Summary of the Operations#


  • transform applies a function to each element of the sequence, equivalent to the functional operation map

  • select takes the first N` elements of the sequence satisfying a condition (via a selection mask or a predicate function)

  • unique returns unique elements within a sequence

  • histogram generates a summary of the statistical distribution of the sequence


  • reduce traverses the sequence while accumulating some data, equivalent to the functional operation fold_left

  • scan is the cumulative version of reduce which returns the sequence of the intermediate values taken by the accumulator


  • adjacent_difference computes the difference between the current element and the previous or next one in the sequence

  • discontinuity detects value change between the current element and the previous or next one in the sequence


  • sort rearranges the sequence by sorting it. It could be according to a comparison operator or a value using a radix approach

  • exchange rearranges the elements according to a different stride configuration which is equivalent to a tensor axis transposition

  • shuffle rotates the elements


  • partition divides the sequence into two or more sequences according to a predicate while preserving some ordering properties

  • merge merges two ordered sequences into one while preserving the order

Data Movement#

  • store stores the sequence to a continuous memory zone.
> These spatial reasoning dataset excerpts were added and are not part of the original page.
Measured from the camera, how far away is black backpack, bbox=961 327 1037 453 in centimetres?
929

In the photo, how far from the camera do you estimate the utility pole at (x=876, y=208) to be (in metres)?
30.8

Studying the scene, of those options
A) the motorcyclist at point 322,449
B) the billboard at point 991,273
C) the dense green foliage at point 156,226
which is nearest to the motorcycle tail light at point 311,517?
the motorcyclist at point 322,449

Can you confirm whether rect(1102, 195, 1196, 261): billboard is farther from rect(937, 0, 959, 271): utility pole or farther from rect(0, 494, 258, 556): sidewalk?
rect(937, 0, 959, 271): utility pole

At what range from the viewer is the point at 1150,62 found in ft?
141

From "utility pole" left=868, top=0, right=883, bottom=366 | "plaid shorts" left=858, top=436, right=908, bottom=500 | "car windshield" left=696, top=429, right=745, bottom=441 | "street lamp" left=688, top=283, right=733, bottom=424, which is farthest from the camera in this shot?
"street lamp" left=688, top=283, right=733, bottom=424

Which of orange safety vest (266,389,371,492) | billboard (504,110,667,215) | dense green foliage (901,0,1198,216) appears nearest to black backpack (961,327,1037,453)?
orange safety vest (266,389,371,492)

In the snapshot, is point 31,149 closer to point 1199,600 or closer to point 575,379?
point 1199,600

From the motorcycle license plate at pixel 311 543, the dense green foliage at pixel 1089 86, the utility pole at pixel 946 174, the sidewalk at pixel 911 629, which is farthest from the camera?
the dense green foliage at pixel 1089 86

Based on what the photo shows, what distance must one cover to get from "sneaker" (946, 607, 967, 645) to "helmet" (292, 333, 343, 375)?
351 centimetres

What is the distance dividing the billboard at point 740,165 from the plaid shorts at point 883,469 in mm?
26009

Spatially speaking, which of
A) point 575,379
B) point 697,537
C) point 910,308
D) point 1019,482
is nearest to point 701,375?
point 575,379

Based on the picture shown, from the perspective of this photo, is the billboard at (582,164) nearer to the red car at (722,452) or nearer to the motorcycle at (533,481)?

There are variations to use an optimized path or to specify how to store the sequence to better fit the access patterns of the CUs.

  • load the complementary operations of the above ones.

  • memcpy copies bytes between device sources and destinations

Other operations#

  • run_length_encode generates a compact representation of a sequence

  • binary_search finds for each element the index of an element with the same value in another sequence (which has to be sorted)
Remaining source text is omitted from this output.